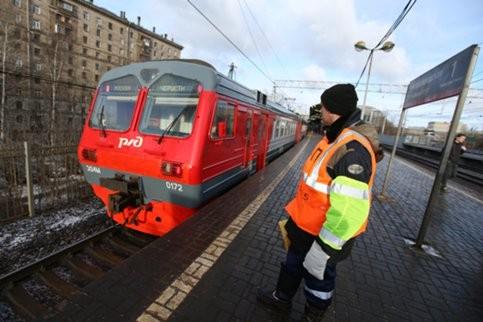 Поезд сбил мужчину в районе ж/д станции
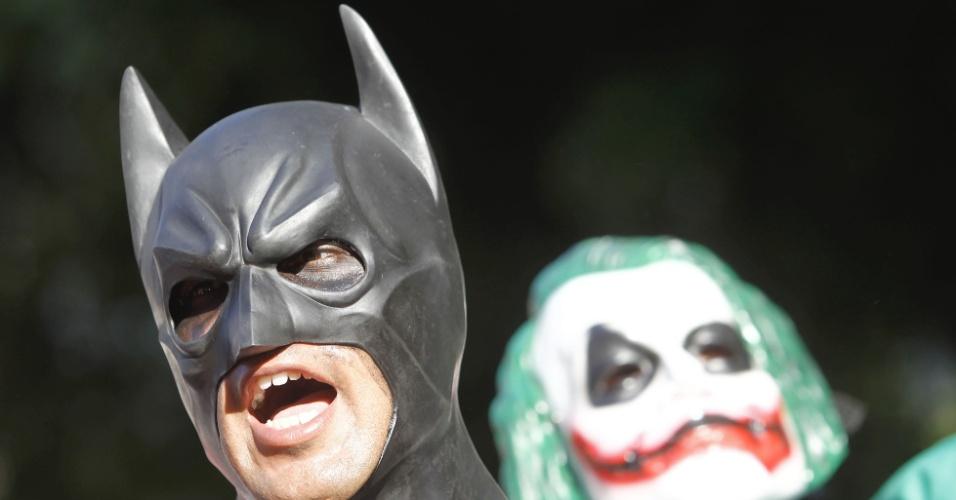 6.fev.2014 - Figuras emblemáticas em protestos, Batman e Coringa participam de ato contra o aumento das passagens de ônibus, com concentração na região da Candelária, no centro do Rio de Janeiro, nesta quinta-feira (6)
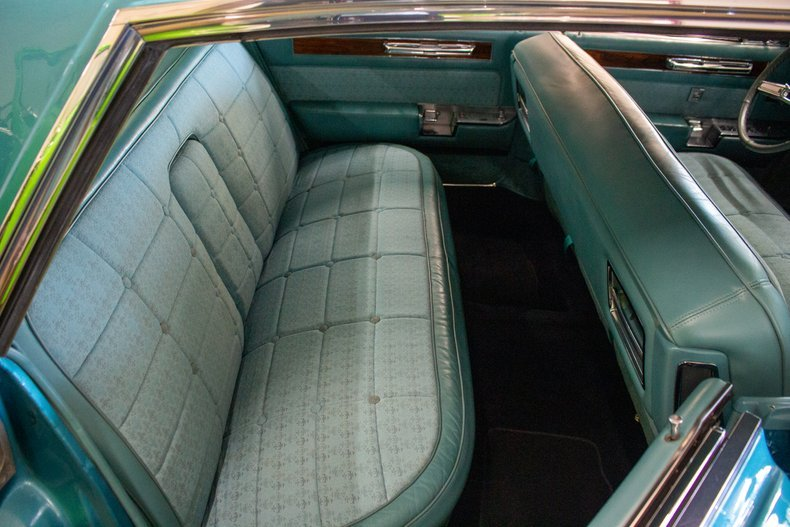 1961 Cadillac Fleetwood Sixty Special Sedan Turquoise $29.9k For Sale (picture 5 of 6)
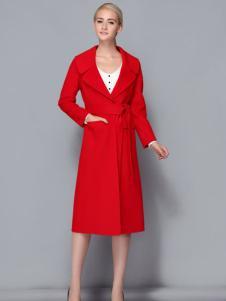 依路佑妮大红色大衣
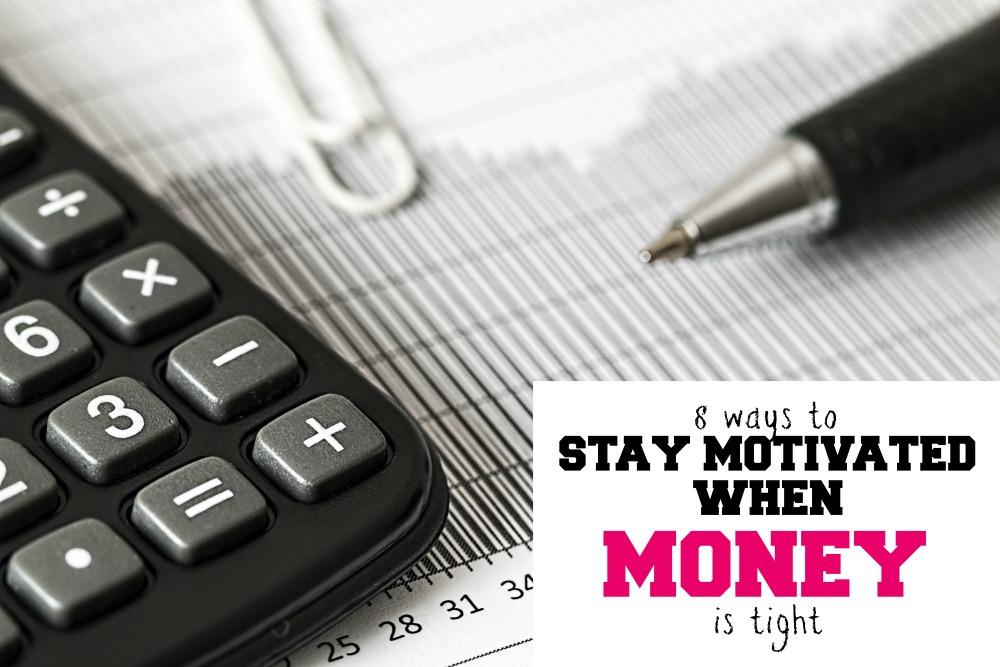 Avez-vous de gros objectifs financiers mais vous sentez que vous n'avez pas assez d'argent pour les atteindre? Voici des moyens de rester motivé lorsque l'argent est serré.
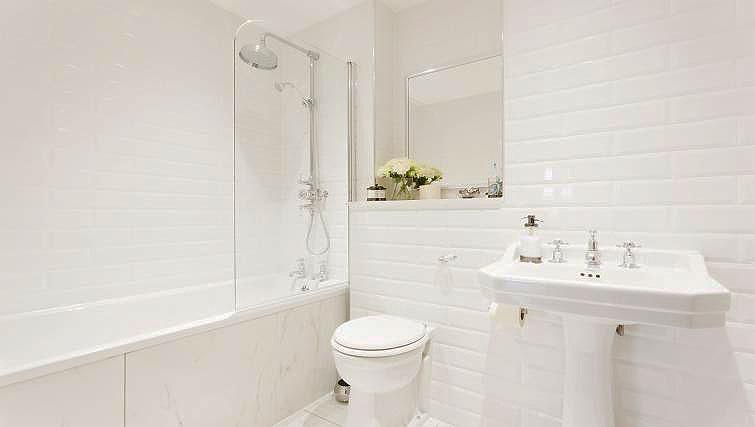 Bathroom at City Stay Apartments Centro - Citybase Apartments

==

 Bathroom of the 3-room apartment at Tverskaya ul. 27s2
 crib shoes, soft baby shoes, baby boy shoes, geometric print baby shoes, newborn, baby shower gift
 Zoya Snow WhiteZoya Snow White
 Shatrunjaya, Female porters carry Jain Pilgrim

---

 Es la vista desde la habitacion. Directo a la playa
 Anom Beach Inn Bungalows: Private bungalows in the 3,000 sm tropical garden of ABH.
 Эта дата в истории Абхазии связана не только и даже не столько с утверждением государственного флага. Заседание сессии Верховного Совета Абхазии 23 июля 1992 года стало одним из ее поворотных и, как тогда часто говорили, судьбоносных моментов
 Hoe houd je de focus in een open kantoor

▶ Task description: Your reply should consist solely of the lines above from the line containing "1961 Cadillac Fleetwood" up to and including the line containing "Bathroom at City", reproduced exactly, minus the pictures.

▶ Response box:
 1961 Cadillac Fleetwood Sixty Special Sedan Turquoise $29.9k For Sale (picture 5 of 6)
 依路佑妮大红色大衣
 Avez-vous de gros objectifs financiers mais vous sentez que vous n'avez pas assez d'argent pour les atteindre? Voici des moyens de rester motivé lorsque l'argent est serré.
 Bathroom at City Stay Apartments Centro - Citybase Apartments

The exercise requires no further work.